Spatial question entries
========================

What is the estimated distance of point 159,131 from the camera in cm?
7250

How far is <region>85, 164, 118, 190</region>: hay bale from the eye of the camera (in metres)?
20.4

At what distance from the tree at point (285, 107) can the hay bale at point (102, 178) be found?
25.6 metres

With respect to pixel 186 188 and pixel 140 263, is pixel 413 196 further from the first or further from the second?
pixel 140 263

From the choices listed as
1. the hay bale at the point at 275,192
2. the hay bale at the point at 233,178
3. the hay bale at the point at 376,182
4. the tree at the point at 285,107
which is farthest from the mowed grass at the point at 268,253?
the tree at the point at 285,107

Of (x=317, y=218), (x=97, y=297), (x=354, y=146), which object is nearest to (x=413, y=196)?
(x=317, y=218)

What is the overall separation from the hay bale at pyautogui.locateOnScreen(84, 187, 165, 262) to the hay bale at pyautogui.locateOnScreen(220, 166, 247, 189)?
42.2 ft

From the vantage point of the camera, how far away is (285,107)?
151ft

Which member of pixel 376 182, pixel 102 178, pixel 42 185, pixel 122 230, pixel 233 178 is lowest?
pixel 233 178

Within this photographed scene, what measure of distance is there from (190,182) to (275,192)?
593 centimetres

========================

§ Written instruction
Set down every one of the records above word for word, keeping their order.

§ Reply
What is the estimated distance of point 159,131 from the camera in cm?
7250

How far is <region>85, 164, 118, 190</region>: hay bale from the eye of the camera (in metres)?
20.4

At what distance from the tree at point (285, 107) can the hay bale at point (102, 178) be found?
25.6 metres

With respect to pixel 186 188 and pixel 140 263, is pixel 413 196 further from the first or further from the second?
pixel 140 263

From the choices listed as
1. the hay bale at the point at 275,192
2. the hay bale at the point at 233,178
3. the hay bale at the point at 376,182
4. the tree at the point at 285,107
which is farthest from the mowed grass at the point at 268,253?
the tree at the point at 285,107

Of (x=317, y=218), (x=97, y=297), (x=354, y=146), which object is nearest to (x=413, y=196)?
(x=317, y=218)

What is the overall separation from the hay bale at pyautogui.locateOnScreen(84, 187, 165, 262) to the hay bale at pyautogui.locateOnScreen(220, 166, 247, 189)?
42.2 ft

From the vantage point of the camera, how far away is (285,107)?
151ft

Which member of pixel 376 182, pixel 102 178, pixel 42 185, pixel 122 230, pixel 233 178 is lowest?
pixel 233 178

Within this photographed scene, what measure of distance is there from (190,182) to (275,192)?
593 centimetres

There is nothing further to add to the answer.